%%

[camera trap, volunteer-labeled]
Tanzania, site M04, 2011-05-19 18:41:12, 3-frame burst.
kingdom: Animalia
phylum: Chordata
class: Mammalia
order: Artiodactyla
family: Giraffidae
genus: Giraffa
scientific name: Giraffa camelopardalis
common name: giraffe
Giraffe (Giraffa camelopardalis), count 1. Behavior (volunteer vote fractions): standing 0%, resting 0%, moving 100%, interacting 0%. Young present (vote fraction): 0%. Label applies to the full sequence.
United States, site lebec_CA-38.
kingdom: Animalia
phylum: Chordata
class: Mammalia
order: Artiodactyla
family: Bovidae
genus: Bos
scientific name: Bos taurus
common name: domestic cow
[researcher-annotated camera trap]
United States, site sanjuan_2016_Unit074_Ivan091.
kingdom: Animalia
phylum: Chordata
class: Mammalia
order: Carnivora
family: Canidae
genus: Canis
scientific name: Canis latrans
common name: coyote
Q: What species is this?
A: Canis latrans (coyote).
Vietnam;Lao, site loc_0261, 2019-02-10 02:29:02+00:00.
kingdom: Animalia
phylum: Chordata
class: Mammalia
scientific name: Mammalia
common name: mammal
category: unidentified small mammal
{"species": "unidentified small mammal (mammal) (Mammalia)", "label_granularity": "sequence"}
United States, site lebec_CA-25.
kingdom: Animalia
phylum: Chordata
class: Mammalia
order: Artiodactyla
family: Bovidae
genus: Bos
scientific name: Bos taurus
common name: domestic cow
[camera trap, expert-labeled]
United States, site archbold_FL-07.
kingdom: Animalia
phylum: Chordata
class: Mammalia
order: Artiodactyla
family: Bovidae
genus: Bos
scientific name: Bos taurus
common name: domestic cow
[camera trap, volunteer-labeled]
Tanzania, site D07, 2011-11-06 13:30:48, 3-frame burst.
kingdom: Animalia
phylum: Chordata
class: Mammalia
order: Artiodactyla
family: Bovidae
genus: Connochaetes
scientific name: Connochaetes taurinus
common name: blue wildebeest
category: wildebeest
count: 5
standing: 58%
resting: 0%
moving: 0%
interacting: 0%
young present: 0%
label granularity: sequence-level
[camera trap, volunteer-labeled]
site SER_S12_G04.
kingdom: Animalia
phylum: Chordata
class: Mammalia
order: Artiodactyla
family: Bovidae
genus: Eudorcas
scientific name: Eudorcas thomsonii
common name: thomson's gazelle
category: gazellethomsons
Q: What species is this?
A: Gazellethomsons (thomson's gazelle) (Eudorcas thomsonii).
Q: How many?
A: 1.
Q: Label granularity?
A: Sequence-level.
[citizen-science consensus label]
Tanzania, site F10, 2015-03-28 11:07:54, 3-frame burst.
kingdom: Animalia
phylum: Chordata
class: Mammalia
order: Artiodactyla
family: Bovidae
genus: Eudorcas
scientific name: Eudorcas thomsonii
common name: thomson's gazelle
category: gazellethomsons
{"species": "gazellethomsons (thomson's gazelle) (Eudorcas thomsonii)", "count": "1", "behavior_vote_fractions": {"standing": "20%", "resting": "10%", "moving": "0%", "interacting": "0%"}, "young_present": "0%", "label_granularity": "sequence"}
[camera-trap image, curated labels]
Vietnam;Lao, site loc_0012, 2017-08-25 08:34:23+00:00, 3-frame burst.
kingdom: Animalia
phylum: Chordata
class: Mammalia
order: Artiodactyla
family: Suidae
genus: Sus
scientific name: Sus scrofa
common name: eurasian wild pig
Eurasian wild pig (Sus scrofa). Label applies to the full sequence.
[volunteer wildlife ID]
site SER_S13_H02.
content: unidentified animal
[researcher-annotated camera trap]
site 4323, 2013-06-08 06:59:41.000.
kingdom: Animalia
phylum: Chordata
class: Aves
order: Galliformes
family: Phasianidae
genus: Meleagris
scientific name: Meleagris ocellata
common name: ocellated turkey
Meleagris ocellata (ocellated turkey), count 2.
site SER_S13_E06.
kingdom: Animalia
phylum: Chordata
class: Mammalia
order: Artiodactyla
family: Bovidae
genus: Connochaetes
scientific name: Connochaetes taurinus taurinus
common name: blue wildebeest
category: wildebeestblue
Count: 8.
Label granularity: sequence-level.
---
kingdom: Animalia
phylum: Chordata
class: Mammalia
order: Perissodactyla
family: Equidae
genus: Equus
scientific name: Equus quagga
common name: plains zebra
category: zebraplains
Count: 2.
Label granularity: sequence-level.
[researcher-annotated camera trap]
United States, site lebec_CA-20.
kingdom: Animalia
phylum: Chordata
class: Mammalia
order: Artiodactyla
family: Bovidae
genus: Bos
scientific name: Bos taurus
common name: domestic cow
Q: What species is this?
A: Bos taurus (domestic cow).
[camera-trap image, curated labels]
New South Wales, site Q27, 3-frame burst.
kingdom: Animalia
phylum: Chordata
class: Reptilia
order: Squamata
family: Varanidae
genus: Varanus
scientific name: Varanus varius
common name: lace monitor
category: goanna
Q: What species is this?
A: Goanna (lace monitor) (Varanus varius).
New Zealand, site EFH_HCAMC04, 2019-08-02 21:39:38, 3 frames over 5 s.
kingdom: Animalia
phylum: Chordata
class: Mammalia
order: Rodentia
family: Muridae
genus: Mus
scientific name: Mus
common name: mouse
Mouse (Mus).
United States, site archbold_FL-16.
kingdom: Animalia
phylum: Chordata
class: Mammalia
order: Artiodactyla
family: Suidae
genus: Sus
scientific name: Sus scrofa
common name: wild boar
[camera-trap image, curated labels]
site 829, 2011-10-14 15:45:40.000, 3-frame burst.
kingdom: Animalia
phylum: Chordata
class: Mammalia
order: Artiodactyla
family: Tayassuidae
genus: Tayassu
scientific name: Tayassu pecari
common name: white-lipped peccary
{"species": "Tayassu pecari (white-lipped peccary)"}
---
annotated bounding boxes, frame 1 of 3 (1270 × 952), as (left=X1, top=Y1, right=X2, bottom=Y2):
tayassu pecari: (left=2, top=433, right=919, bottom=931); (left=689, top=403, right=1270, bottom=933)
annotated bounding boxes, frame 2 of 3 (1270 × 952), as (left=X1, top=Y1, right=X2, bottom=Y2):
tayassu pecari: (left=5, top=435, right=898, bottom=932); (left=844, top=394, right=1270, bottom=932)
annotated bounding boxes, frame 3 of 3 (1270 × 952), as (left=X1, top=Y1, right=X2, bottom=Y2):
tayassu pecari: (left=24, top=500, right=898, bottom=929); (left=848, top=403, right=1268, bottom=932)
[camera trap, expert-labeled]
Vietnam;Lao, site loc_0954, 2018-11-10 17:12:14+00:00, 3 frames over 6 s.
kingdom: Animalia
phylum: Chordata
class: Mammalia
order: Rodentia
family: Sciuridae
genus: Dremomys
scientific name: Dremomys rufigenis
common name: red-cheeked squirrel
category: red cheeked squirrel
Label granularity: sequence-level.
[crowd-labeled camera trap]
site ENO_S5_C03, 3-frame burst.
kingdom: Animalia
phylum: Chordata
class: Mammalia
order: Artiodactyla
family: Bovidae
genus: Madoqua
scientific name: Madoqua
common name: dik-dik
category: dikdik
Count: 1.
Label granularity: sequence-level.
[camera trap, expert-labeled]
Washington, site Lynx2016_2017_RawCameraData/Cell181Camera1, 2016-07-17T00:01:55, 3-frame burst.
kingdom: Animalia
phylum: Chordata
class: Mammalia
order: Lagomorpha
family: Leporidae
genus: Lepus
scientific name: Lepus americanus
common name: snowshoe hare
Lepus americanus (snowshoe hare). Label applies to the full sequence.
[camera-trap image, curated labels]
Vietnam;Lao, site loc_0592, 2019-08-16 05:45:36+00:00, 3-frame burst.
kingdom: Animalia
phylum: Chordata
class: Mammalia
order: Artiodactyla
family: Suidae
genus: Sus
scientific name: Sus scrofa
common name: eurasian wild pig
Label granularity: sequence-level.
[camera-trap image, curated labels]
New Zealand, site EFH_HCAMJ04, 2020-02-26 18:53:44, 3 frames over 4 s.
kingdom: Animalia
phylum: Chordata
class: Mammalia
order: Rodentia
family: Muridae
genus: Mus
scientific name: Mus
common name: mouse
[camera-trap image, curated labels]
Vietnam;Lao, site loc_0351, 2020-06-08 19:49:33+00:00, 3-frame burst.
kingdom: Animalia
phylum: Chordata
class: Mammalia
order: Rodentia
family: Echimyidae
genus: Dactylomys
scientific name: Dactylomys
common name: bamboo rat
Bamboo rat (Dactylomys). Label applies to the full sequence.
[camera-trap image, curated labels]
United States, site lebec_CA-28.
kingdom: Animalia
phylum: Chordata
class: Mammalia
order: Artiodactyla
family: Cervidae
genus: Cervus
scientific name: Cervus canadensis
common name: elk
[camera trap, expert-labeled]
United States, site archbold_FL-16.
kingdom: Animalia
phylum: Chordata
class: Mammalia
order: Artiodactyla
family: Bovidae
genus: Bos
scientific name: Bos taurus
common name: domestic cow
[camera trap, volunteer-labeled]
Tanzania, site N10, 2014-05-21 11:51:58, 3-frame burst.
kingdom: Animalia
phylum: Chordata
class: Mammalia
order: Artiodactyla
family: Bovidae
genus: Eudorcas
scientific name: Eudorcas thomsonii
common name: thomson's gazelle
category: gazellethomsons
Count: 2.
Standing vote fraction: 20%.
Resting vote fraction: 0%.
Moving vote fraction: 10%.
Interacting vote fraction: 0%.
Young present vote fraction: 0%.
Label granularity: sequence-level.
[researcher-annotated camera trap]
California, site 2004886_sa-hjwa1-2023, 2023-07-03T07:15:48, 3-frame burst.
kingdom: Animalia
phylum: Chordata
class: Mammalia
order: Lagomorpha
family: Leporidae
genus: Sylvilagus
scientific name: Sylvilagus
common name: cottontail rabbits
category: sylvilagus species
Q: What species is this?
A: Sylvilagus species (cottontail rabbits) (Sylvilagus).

%%

* **Try it**
Your answer should be each line from the preceding material in which the word "unidentified" occurs.

* **Solution to this exercise**
category: unidentified small mammal
{"species": "unidentified small mammal (mammal) (Mammalia)", "label_granularity": "sequence"}
content: unidentified animal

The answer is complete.